+++ Supplied records

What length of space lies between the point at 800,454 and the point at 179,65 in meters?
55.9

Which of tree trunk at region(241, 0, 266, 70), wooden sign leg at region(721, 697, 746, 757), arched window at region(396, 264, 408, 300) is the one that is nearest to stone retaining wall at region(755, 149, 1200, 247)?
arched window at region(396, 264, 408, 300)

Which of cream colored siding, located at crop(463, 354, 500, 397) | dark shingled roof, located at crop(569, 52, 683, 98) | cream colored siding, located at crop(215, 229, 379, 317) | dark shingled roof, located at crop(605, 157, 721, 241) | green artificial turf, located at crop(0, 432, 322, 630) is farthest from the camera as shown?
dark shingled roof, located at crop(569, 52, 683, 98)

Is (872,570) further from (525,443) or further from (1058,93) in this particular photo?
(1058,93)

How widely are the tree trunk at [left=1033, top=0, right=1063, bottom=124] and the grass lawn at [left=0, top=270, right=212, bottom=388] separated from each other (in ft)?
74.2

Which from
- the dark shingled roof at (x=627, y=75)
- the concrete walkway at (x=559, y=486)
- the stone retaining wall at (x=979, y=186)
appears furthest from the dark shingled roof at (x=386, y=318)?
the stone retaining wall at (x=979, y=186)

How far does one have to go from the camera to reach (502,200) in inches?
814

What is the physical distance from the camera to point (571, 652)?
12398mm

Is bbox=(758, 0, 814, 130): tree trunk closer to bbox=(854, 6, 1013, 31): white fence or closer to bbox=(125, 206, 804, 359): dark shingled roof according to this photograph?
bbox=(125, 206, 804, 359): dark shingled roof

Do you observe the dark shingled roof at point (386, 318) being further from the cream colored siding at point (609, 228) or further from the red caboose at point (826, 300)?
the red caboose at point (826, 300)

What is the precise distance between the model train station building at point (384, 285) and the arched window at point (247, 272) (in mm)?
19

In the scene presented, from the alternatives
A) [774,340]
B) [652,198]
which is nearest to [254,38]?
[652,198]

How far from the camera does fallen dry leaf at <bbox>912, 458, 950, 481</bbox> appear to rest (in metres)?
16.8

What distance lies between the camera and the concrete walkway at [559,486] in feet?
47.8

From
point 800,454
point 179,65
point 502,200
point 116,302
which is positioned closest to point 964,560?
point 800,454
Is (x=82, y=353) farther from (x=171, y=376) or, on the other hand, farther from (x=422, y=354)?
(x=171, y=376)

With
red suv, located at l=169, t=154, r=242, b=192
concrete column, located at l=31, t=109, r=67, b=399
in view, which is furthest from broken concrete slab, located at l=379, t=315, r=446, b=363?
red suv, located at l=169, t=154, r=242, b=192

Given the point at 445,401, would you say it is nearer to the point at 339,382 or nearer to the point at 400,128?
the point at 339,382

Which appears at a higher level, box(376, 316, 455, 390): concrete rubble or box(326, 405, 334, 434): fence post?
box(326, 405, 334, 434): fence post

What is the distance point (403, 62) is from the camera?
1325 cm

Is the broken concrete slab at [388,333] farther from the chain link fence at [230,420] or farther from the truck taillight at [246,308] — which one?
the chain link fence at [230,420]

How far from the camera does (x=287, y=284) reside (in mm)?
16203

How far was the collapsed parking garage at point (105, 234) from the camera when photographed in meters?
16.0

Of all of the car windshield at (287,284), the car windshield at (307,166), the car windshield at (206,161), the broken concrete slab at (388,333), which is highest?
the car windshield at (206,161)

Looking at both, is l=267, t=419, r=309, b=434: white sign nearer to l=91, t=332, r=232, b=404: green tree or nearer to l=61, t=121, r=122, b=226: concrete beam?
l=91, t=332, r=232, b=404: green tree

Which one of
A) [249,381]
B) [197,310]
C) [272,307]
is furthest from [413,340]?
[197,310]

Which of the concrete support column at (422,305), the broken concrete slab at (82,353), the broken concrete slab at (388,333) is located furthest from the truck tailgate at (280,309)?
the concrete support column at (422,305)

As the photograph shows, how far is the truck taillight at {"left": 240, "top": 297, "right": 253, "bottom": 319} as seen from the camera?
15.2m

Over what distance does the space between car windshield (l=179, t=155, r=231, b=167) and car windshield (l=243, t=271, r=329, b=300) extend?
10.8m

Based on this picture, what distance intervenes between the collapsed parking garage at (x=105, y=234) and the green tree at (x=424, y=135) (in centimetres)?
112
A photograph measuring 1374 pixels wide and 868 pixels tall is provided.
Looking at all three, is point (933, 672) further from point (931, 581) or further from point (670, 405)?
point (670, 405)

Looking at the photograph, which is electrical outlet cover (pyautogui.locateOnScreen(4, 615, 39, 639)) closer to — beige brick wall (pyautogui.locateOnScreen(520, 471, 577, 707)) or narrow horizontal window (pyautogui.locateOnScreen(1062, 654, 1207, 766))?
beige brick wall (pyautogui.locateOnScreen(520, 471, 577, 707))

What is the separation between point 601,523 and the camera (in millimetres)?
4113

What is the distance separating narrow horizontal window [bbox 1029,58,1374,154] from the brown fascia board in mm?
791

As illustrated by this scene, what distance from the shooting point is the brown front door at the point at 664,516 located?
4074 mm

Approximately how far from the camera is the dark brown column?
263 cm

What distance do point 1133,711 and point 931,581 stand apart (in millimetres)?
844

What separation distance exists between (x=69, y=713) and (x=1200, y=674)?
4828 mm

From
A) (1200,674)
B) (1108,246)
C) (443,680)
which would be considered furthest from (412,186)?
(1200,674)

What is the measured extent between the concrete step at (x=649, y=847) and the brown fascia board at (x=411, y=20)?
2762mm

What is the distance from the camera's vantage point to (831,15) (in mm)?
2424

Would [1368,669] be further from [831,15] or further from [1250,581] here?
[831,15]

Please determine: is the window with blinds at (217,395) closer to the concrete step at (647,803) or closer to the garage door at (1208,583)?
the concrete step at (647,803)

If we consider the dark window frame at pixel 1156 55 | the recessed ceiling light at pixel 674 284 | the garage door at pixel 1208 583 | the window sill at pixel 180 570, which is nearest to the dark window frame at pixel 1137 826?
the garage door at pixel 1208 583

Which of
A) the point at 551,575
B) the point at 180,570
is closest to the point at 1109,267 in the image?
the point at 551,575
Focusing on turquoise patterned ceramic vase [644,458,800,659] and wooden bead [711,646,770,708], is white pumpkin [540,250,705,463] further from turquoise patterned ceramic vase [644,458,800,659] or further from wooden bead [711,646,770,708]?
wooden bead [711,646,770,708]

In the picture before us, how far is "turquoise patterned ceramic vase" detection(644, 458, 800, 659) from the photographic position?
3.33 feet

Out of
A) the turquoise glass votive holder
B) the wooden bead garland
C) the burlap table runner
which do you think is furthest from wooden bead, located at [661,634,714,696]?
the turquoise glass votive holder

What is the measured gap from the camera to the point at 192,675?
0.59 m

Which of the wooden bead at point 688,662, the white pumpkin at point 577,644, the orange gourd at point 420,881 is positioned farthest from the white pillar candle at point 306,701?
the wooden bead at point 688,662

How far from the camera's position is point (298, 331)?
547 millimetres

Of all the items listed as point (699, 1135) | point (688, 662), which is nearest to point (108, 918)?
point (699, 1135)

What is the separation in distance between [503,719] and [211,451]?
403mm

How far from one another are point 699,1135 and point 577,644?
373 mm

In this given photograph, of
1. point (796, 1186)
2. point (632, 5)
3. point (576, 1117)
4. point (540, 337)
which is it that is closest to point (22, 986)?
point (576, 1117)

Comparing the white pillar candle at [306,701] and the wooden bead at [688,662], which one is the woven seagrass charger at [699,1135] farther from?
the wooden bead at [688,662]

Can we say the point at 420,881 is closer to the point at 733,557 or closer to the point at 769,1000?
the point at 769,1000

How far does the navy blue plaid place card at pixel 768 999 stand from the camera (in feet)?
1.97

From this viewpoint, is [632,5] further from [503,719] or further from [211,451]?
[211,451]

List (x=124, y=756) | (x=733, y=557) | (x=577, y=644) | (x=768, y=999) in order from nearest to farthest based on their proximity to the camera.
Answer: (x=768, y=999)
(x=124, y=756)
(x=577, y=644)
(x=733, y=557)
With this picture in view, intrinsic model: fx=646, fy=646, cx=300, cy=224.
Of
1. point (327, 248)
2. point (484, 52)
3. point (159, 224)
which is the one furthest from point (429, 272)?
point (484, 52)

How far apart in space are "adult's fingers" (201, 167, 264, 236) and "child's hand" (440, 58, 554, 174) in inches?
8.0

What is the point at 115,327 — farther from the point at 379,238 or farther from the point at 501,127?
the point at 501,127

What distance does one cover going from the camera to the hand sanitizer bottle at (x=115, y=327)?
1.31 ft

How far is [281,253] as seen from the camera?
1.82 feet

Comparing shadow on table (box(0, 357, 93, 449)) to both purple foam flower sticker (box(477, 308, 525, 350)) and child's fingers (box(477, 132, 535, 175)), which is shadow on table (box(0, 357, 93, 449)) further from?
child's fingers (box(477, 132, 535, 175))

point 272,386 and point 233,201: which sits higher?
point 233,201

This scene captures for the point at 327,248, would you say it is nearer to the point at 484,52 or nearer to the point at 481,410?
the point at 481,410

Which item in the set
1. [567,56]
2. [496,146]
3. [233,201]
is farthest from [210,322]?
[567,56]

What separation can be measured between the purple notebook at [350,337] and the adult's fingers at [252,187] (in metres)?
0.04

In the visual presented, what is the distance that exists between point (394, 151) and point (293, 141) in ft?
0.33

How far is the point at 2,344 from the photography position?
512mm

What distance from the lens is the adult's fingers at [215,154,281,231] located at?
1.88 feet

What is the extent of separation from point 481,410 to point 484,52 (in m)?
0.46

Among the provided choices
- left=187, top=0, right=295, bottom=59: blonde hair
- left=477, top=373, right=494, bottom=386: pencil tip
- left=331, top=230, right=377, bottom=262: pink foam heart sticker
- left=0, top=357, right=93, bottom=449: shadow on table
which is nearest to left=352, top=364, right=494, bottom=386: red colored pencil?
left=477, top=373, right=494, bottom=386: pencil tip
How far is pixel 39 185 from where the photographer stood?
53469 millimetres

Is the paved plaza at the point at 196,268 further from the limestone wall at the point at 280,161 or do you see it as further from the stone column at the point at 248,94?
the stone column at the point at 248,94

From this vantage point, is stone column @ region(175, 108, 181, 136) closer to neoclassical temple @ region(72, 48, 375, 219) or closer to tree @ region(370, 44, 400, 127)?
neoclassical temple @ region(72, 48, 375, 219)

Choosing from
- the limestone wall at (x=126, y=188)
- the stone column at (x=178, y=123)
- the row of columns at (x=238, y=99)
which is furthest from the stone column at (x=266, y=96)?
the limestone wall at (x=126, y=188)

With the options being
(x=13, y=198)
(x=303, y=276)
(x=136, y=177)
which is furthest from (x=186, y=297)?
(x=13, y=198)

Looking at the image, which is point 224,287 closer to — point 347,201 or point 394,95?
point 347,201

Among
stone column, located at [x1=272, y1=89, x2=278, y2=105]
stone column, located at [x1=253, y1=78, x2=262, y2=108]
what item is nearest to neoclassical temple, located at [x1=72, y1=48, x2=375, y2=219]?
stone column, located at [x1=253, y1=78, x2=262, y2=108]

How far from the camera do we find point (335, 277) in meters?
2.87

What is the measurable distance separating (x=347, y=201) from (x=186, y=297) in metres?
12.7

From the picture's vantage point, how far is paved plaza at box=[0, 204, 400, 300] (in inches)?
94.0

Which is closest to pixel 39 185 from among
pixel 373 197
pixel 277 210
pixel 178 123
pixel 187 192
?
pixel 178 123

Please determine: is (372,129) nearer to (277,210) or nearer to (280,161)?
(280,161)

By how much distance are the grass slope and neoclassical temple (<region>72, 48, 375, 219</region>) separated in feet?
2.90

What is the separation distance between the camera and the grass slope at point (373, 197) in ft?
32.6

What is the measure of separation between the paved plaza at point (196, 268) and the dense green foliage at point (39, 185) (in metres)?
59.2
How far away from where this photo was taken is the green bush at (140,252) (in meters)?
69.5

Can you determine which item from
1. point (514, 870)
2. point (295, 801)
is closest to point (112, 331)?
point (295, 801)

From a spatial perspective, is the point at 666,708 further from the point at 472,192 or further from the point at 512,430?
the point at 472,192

++++++

• Aim:
Reproduce verbatim the lines of the records from the line containing "Can you determine which item from" through the end of the records, both ends included.

• Exercise response:
Can you determine which item from
1. point (514, 870)
2. point (295, 801)
is closest to point (112, 331)?
point (295, 801)

From a spatial perspective, is the point at 666,708 further from the point at 472,192 or further from the point at 512,430?
the point at 472,192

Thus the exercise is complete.